David’s heart was also shaped outside of the limelight. He learned to be faithful in the things unseen and unknown. David’s time in the wilderness shepherding was monotonous. It gave time to David to master the sling shot, to learn playing the harp, and to connect with the Lord throughout the day. This training also exposed David to the dangers and threats of the wilderness, including bears and lions attacking his flock. These adventures honed his skills which would provide useful during combat with Goliath and later in war. This training allowed David to have complete faith in the Lord and to have no fear as he battled the Philistine giant. David became a warrior as noted in this verse “Saul has struck down his thousands, and David his ten thousands” (1 Samuel 18:7).
David would face many trials before becoming King of Israel. He would be hunted relentlessly by Saul and his men over a long period of time. David lived in caves for safety from Saul and faked insanity with the Philistines to save his life.
David’s character was not developed by one encounter with Goliath. His manhood was molded by the Lord over many years in the fields and through numerous difficult trials and adventures. The Lord required David to be capable in handling little things (his flock) before entrusting him with the nation of Israel.
The masculine journey is a life-long process of being molded into a man of integrity. Many battles must be fought and won. Many hearts must be saved. Courage in the face of fear must prevail for a boy to become a man and a man to become king.
David is a man I admire for many reasons. His love, connection, and close relationship with the Lord is one I desire. His steadfast commitment and meditation on the Lord’s commands gave him the strength, courage, and faith to fight in battle. I appreciate how real and authentic he was as a man of God. He didn’t care about persecution and what others thought about his beliefs. Although imperfect, he was sold out for the Lord.

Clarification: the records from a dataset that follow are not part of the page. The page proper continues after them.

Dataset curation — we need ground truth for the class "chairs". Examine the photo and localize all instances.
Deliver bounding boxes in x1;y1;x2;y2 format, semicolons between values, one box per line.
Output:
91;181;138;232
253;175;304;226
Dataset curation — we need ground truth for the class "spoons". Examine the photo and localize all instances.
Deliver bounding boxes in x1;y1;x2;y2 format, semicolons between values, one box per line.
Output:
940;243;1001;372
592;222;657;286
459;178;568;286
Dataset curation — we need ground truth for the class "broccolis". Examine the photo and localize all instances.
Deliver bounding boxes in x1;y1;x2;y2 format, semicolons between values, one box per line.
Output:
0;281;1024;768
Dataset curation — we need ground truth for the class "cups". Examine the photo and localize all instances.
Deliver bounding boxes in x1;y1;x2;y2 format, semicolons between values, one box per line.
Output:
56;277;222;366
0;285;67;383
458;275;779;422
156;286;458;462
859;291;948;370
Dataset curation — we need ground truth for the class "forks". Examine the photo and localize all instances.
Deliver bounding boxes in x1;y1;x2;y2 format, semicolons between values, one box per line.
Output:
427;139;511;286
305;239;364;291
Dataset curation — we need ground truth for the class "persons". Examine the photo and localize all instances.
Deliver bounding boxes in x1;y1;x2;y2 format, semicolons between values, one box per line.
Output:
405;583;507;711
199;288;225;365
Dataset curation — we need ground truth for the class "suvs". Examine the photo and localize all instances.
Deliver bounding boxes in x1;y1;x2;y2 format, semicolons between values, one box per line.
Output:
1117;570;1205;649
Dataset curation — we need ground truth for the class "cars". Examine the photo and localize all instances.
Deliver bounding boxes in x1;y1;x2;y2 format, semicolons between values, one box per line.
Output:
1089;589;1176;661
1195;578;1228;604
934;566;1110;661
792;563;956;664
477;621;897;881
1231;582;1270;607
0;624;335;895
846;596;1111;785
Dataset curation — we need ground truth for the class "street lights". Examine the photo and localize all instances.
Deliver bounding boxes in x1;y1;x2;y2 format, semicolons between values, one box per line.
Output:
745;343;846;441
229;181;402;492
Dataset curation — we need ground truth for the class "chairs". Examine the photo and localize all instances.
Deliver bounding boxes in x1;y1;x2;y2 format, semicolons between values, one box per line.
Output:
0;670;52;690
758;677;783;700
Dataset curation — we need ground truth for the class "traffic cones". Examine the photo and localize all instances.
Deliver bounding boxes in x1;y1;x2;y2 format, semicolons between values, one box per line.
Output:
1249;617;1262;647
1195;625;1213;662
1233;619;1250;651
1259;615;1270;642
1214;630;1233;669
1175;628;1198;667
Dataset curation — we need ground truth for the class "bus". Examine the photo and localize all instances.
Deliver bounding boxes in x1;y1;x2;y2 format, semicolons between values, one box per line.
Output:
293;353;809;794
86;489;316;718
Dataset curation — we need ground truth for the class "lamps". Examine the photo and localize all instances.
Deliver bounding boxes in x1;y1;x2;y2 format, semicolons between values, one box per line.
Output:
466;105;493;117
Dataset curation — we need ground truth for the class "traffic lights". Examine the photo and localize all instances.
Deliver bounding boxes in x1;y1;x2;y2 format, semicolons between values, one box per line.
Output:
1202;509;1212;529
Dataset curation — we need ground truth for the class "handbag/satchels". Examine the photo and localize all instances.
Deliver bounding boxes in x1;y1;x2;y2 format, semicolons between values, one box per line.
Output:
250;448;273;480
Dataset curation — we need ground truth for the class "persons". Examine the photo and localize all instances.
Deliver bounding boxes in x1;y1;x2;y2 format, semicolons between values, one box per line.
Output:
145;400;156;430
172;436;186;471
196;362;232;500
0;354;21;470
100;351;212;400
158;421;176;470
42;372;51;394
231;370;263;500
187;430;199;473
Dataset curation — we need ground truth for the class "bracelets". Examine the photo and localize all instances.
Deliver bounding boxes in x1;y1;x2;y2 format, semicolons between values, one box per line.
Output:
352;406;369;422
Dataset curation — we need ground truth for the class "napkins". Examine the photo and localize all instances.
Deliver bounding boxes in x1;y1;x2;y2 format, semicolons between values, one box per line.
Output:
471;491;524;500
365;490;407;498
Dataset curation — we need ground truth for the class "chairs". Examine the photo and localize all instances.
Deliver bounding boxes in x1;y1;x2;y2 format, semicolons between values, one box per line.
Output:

Over the years, the Lord has molded and shaped my character through difficult trials and tribulations; divorce, being a full-time single father, re-marrying into a blended family, being a step-father, and more. He has taken these seemingly insurmountable obstacles and turned them into good as He has molded my character all at the same time. I am thankful for these trials as I would not be the man I am today without them and there continues to be much room for growth in my character along my masculine journey. We never “arrive” as the men God fully intended us to be. That, however, doesn’t stop us from openly accepting His training and working to be better.
I look forward to meeting my Father in Heaven someday. I envision it looking something like the excerpt from the book “The Way of the Wild Heart” (pages 217-218) by John Eldredge directly below. This short description of coming Home speaks to my soul as a man and makes me want to be the warrior son He always intended me to be.
“Picture in your mind’s eye an image of a great warrior, a renowned champion, returning home from far-off lands. His fame has long preceded him, and now the reports of his feats are confirmed by the scars he bears, the remembrance of wounds more noble than any tokens of honor. With dignity he moves up the main causeway of the city, lined with the faces of his people, the very people for whom he has fought bravely, whose freedom he has secured. The warrior has returned after years on the field of battle, returning only when triumph was achieved and not a moment before. This is his homecoming, and it is as a conquering hero he returns. Before him, at the head of the street, stands the king, who is his father. The scene is both a homecoming and a coronation. For the father-king will now hand the kingdom over to his son.”
Now let’s get to work! Be the man He intended you to be!